---
language:
- en
- de
tags:
- sparse
- quantization
- nvfp4
- 2:4-sparsity
- vllm
- qwen
license: apache-2.0
base_model: Qwen/Qwen3-8B
---

# Sparse FP4 Collection

This model is part of Cortecs' experimental model collection based on Qwen3.  
This collection features **2:4 structured sparsity** and **NVFP4 / NVFP4-A16 quantization**, optionally followed by light fine-tuning. The goal is to explore the trade-offs between compression, accuracy and throughput on Blackwell-class GPUs.

## Model Description

The models are derived from the Qwen3 family and compressed using:
- 2:4 sparsity (50 percent structured sparsity)
- NVFP4 or NVFP4-A16 quantization
- Optional short fine-tuning to recover accuracy

These models target extremely high throughput on modern hardware while retaining useful accuracy for English and multilingual tasks.

## Evaluation

All results were produced with a unified evaluation pipeline using standard academic benchmarks.

### Benchmark Results

| Model                            | ARC  | Hellaswag | MMLU  | ARC_de | Hellaswag_de | MMLU_de | TruthfulQA | CrowS | English Avg | German Avg | Safety Avg |
|----------------------------------|------|-----------|-------|--------|--------------|---------|------------|-------|-------------|------------|------------|
| Qwen3 8B                         | 66.7 | 67.2      | 78.22 | 54.8   | 54.9         | 67.8    | 54.42      | 37.69 | 70.71       | 59.17      | 46.06      |
| Qwen3 4B                         | 63.3 | 62.5      | 73.07 | 47.5   | 49.9         | 65.1    | 54.76      | 41.03 | 66.29       | 54.17      | 47.90      |
| Qwen3 8B NVFP4A16                | 66.4 | 66.5      | 75.54 | 54.2   | 54.4         | 67.7    | 53.72      | 38.04 | 69.48       | 58.77      | 45.88      |
| Qwen3 8B NVFP4                   | 66.3 | 66.6      | 75.54 | 54.4   | 54.3         | 68.1    | 53.76      | 37.92 | 69.48       | 58.93      | 45.84      |
| Qwen3 8B Sparse NVFP4A16         | 50.5 | 57.4      | 53.35 | 30.7   | 36.0         | 34.4    | 46.95      | 39.89 | 53.75       | 33.70      | 43.42      |
| Qwen3 8B Sparse Finetune 0.01    | 53.8 | 62.8      | 60.17 | 35.8   | 46.6         | 46.4    | 50.66      | 39.18 | 58.92       | 42.93      | 44.92      |
| Qwen3 8B Sparse Finetune 0.1     | 56.4 | 62.2      | 60.89 | 38.9   | 46.2         | 44.0    | 52.13      | 38.04 | 59.83       | 43.03      | 45.09      |

## Performance

Throughput measurements were conducted on a single B200 GPU.

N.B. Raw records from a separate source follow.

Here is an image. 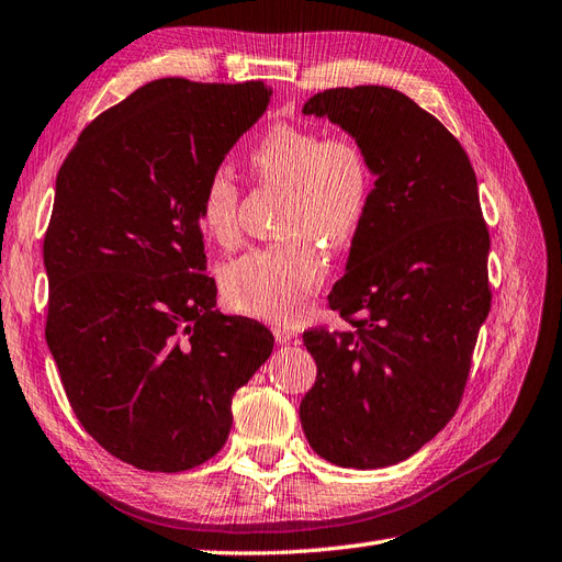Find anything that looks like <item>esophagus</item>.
Wrapping results in <instances>:
<instances>
[{
	"label": "esophagus",
	"mask_w": 562,
	"mask_h": 562,
	"mask_svg": "<svg viewBox=\"0 0 562 562\" xmlns=\"http://www.w3.org/2000/svg\"><path fill=\"white\" fill-rule=\"evenodd\" d=\"M274 337H277L279 345H291L297 339V330L288 328V326H279V328H274Z\"/></svg>",
	"instance_id": "34e87169"
}]
</instances>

| Model                                 | Total tokens/s |
|---------------------------------------|----------------|
| Qwen3 8B                              | 30379         |
| Qwen3 4B                              | 34483         |
| Qwen3 8B NVFP4A16                     | 15978         |
| Qwen3 8B Sparse NVFP4A16              | 15860         |
| Qwen3 8B NVFP4                        | 35296         |

## Notes

- 2:4 structured sparsity always results in 50 percent zeroed weights.
- FP4 execution on Blackwell requires specialized kernels; throughput varies depending on backend support.
- Sparse FP4 models show reduced accuracy but improved efficiency. Light fine-tuning is essential to recover performance.

## Intended Use

These models are **experimental**, designed only to evaluate sparsity and quantization strategies. They should **not** be used for production systems, safety-critical applications, or deployment scenarios involving real user data.

## Limitations

Sparse FP4 models may exhibit reduced robustness and generalization.